- TEXT SEGMENT -

Software, technology, sysadmin war stories, and more. Feed
Wednesday, February 22, 2012

Analysis paralysis kills a project

Maybe you've heard of analysis paralysis, but do you know what it looks like? I had heard that term a few times, but could never really put my finger on it. It had come up at places like a certain "leadership training" retreat I suffered through one summer, but I couldn't connect it with real life.

I couldn't, that is, until I tried to do something big on a broken team. Looking back at it later, I realized it was a classic case.

Following the "spinner" project, I set out to do something about the bad test infrastructure. It was responsible for most of the failures we were seeing. Put in other words, we had tests that never even got a chance to start because the crufty and broken system would fail before it even started the test itself. That's how bad it was.

I laid out my vision of the system and everyone else seemed to be on board. They previously had resisted such a design, but now there were security-related edicts coming down from high up the corporate food chain. One of these demands was that certain kinds of access would no longer be allowed on the network, and it so happened that our existing (bad) testing system relied on it. To continue testing, we'd need to move it to the standard corporate infrastructure and off our hacked-up oddball hardware and software.

I said that I would start on the part which actually installed the kernel and rebooted, and then the other people could work on figuring out where to store test results. At the time, we had been using MySQL, and the "dashboard" people were very tightly bound to it. They were afraid of going to anything else.

- EXERCISE -
Update the analysis paralysis post: begin at the words "I laid out my", stop after "hardware and software.", and put "mandates" wherever "edicts" appears.

- DATA SECTION -
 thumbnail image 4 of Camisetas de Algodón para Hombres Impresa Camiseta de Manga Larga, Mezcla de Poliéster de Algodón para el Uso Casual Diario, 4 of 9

- RESULT -
I laid out my vision of the system and everyone else seemed to be on board. They previously had resisted such a design, but now there were security-related mandates coming down from high up the corporate food chain. One of these demands was that certain kinds of access would no longer be allowed on the network, and it so happened that our existing (bad) testing system relied on it. To continue testing, we'd need to move it to the standard corporate infrastructure and off our hacked-up oddball hardware and software.